To do: Where does the string "else" appear? Copy every line of the entries below that holds it.

(Data excerpts)
--- START ---

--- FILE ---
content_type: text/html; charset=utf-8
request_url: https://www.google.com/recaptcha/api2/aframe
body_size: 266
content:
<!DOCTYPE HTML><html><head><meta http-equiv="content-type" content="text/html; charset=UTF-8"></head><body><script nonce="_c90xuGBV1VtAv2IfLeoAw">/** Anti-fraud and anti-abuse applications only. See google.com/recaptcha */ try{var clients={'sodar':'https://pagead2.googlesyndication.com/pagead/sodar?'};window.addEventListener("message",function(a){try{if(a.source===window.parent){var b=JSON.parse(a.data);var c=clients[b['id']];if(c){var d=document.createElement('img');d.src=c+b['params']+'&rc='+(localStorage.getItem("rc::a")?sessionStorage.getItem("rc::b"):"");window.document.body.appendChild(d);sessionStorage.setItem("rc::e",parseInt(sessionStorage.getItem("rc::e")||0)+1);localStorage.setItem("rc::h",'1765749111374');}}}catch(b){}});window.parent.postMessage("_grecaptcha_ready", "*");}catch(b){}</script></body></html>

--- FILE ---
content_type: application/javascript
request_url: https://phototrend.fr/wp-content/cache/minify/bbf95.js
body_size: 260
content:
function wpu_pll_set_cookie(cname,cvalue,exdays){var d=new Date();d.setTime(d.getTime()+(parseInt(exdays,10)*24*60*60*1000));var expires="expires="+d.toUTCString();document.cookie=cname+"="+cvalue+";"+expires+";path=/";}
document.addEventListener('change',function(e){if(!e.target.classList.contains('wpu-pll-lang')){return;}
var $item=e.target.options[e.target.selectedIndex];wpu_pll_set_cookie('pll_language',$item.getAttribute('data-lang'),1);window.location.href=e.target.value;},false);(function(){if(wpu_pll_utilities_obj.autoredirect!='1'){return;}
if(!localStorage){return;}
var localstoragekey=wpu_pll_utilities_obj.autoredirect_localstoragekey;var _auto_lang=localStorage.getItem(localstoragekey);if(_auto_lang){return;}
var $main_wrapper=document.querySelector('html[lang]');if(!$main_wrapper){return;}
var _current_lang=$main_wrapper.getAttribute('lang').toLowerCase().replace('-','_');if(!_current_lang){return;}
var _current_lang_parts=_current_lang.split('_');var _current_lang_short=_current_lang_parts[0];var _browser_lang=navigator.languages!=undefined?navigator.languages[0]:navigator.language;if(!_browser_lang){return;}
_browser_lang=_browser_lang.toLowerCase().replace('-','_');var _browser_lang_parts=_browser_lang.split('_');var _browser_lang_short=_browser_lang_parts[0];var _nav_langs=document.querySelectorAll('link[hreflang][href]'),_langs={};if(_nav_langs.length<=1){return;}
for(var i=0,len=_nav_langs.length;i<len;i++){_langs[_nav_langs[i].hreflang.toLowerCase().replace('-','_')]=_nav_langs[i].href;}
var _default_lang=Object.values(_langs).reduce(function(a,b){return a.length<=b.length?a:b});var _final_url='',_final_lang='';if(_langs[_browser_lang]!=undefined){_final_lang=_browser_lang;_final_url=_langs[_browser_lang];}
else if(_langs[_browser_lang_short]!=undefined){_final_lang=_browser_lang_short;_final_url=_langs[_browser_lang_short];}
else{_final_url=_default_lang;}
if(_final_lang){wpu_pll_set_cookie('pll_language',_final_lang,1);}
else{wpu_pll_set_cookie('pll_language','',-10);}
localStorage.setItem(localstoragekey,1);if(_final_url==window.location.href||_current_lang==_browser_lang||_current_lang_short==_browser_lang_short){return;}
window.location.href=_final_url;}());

--- END ---

Exercise answer:
else if(_langs[_browser_lang_short]!=undefined){_final_lang=_browser_lang_short;_final_url=_langs[_browser_lang_short];}
else{_final_url=_default_lang;}
else{wpu_pll_set_cookie('pll_language','',-10);}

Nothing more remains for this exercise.